*Set task*
Reproduce every line of the material below word for word, leaving every character unchanged.

======== Information shown

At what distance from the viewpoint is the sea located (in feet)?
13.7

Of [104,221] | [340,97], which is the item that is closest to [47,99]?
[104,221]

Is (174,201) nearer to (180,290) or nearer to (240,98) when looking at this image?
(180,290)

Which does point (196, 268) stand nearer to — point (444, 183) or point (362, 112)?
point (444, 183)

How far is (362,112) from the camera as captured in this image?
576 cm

================

*Solution to this problem*
At what distance from the viewpoint is the sea located (in feet)?
13.7

Of [104,221] | [340,97], which is the item that is closest to [47,99]?
[104,221]

Is (174,201) nearer to (180,290) or nearer to (240,98) when looking at this image?
(180,290)

Which does point (196, 268) stand nearer to — point (444, 183) or point (362, 112)?
point (444, 183)

How far is (362,112) from the camera as captured in this image?
576 cm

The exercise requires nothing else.